Distaba quince pasos de su objetivo... El otro le veía venir, pero no le dio mayor importancia. El callejón no permitía que ambos pasaran cómodamente, pero ya se dejarían pasar cuando se cruzaran. Diez pasos... Xiuhcoatl oyó unos pasos por detrás suyo alguien más venía desde el mismo lado del callejón que él. No se inmutó y siguió caminando: debía acabar tranquilamente con su objetivo y luego podría salir corriendo por el otro extremo de la calleja. Una suave brisa corría hacia él...
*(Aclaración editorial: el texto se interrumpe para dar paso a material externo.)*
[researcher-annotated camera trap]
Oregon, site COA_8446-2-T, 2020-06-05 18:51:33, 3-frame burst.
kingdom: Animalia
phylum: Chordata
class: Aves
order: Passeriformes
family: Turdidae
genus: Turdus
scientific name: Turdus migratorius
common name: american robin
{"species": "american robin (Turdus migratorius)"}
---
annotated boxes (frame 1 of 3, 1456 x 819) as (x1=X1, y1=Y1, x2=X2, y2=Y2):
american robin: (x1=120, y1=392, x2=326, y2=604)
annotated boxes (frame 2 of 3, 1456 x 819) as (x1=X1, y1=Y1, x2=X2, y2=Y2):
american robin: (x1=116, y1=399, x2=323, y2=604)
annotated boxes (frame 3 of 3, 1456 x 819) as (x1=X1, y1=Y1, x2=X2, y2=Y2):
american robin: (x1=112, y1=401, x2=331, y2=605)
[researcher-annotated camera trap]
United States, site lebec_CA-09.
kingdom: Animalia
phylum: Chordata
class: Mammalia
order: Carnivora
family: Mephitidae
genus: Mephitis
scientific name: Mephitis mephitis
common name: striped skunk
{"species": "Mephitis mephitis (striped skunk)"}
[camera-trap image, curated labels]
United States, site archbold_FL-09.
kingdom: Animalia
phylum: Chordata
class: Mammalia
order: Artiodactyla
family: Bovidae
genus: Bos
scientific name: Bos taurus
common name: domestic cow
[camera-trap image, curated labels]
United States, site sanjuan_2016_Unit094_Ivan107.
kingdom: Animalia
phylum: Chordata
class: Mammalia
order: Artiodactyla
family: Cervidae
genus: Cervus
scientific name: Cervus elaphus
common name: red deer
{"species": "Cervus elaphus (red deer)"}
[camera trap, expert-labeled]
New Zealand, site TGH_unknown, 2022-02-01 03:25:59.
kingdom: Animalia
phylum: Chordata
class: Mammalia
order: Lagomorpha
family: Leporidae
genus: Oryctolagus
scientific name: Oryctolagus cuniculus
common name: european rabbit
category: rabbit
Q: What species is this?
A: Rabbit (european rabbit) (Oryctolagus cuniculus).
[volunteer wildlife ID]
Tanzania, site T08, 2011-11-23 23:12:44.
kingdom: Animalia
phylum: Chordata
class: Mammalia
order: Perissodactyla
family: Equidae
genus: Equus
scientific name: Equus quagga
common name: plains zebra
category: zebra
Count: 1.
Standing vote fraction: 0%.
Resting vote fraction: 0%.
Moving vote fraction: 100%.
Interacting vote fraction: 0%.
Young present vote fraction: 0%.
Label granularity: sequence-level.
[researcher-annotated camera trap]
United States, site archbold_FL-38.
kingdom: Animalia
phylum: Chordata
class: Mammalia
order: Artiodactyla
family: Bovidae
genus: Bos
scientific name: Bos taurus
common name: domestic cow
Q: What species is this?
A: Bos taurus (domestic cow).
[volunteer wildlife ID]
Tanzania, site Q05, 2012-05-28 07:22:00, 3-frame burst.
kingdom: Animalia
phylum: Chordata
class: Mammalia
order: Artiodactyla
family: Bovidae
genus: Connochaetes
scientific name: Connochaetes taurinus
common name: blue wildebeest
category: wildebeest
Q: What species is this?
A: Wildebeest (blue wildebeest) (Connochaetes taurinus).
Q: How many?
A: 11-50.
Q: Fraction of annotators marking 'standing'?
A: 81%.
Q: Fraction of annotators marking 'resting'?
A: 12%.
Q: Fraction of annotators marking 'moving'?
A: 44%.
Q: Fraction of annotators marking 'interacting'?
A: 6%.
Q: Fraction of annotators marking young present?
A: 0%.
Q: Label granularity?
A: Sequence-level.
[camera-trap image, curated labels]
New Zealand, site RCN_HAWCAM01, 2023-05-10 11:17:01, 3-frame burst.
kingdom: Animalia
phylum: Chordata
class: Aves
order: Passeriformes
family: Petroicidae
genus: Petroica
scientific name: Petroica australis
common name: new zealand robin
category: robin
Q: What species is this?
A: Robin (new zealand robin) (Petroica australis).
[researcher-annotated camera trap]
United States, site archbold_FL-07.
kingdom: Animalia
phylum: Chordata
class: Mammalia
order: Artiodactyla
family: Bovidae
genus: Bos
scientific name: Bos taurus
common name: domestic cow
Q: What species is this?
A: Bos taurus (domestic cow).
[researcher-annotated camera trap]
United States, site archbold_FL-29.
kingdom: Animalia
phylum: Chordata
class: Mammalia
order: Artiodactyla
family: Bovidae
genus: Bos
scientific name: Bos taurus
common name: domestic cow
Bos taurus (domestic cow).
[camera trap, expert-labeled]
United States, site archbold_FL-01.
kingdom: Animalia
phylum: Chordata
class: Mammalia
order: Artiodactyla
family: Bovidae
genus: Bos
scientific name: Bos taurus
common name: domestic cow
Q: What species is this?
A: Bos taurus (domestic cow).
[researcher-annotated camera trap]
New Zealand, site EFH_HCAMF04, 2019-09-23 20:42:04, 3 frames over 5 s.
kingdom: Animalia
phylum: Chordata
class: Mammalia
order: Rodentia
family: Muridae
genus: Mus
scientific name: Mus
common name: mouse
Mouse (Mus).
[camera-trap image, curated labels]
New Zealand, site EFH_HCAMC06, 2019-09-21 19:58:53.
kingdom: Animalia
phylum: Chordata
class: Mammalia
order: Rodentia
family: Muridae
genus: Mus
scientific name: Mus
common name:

Entonces escuchó algo que no se esperaba:
- ¡Uejkapa, teyaotlani! Teteo anekuitian iknelili.
La imperiosa voz de mujer le conminaba a detenerse, le decía que no contaba con el beneplácito de los dioses. Y lo hacía en su propia lengua. Cortés se había detenido, sorprendido. Xiuhcoatl se giró y quedó deslumbrado por una presencia etérea que se encontraba al final del callejón, una aparición femenina tocada con plumas blancas, cubierta seductoramente en gasas del mismo color que flotaban al viento.
- ¡Man, amo xinequi! -insistió la aparición-. ¡Amo xinequi!
¡No! Los dioses no podían estar interfiriendo justo ahora, después de permanecer tanto tiempo silenciosos ante el oprobio que habían sufrido sus elegidos. Volvió a girarse hacia Cortés, dispuesto a terminar lo que había comenzado, pero desde los mismos tejados que había utilizado él para desplazarse saltó otro hombre hasta el callejón, interponiéndose entre ambos. Le conocía.
- ¡Guardaos vuestra ponzoña del demonio! -exclamó Alonso a la vez que lanzaba un tajo con la vizcaína, su hoja de dos palmos, más pensado para obligar al otro a ampliar la distancia que les separaba que buscando herirle. Tenía que responder a muchas preguntas, la principal de las cuales era qué puerta desconocida había utilizado para viajar hasta 1956.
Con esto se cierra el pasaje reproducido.